Le lendemain, le peuple ayant appris le fait par Ulenſpiegel, dit que c’était méchante raillerie de leur faire adorer comme saint un pleurard qui laiſſait aller ses eaux sous lui.

Et beaucoup devinrent hérétiques. Et partant avec leurs biens, ils couraient groſſir l’armée du prince.

Ulenſpiegel s’en retourna vers Liége.

Étant seul dans le bois, il s’aſſit & rêvaſſa. Regardant le ciel clair, il dit :

« La guerre, toujours la guerre, pour que l’ennemi eſpagnol tue le pauvre peuple, pille nos biens, viole nos femmes & filles. Cependant notre bel argent s’en va, & notre sang coule par ruiſſeaux sans profit pour perſonne, sinon pour ce royal maroufle qui veut mettre un fleuron d’autorité de plus à sa couronne. Fleuron qu’il croit glorieux, fleuron de sang, fleuron de fumée. Ah ! si je te pouvais fleuronner comme je le déſire, il n’y aurait que les mouches qui te voudraient tenir compagnie. »

Comme il penſait à ces choſes, il vit paſſer devant lui toute une bande de cerfs. Il y en avait de vieux & grands ayant encore leurs daimtiers & portant fièrement leurs bois à neuf cors. De mignons broquarts, qui sont leurs écuyers, trottinaient à côté d’eux semblant tout prêts à leur donner aide de leurs bois pointus.
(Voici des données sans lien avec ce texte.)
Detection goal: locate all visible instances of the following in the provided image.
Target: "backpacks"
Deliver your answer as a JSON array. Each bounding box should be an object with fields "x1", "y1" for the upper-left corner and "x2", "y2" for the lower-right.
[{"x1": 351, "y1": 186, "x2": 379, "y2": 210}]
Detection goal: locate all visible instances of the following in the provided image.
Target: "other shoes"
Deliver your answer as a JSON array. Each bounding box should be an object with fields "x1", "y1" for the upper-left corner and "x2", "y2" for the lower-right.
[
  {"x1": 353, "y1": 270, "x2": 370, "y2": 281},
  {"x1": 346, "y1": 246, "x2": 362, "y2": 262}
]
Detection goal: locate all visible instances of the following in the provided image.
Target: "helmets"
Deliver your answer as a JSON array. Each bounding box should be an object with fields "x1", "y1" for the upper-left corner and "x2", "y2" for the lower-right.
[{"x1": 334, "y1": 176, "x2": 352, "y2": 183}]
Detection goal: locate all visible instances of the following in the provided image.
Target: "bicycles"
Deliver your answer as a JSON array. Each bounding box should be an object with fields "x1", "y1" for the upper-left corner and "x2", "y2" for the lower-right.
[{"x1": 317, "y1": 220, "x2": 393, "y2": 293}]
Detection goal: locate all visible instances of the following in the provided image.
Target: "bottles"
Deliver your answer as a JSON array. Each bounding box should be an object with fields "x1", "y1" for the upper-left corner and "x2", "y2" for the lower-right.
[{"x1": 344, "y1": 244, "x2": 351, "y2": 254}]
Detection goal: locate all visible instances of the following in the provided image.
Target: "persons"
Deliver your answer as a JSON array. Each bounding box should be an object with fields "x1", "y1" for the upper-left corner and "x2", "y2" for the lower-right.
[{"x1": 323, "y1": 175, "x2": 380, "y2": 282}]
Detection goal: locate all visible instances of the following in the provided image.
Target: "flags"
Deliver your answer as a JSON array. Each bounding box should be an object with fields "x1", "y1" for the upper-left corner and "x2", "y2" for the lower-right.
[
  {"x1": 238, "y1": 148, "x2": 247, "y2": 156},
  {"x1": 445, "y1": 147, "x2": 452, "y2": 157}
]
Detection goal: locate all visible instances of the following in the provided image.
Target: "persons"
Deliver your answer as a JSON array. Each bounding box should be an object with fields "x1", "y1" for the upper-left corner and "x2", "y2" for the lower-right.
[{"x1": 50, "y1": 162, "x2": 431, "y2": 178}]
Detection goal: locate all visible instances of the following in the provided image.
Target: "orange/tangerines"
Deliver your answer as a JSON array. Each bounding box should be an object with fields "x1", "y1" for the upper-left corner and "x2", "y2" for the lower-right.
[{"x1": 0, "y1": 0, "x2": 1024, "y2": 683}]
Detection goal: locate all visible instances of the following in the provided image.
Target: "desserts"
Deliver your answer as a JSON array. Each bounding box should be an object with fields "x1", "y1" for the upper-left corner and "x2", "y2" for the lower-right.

Ulenſpiegel ne savait ou ils allaient, mais il jugea que c’était à leur repoſée.

— Ah ! dit-il, vieux cerfs & broquarts mignons, vous allez, gais & fiers, dans le parfond du bois à votre repoſée, mangeant les jeunes pouſſes, flairant les senteurs embaumées, heureux juſqu’à ce que vienne le chaſſeur-bourreau. Ainſi de nous, vieux cerfs & broquarts !

Et les cendres de Claes battirent sur la poitrine d’Ulenſpiegel.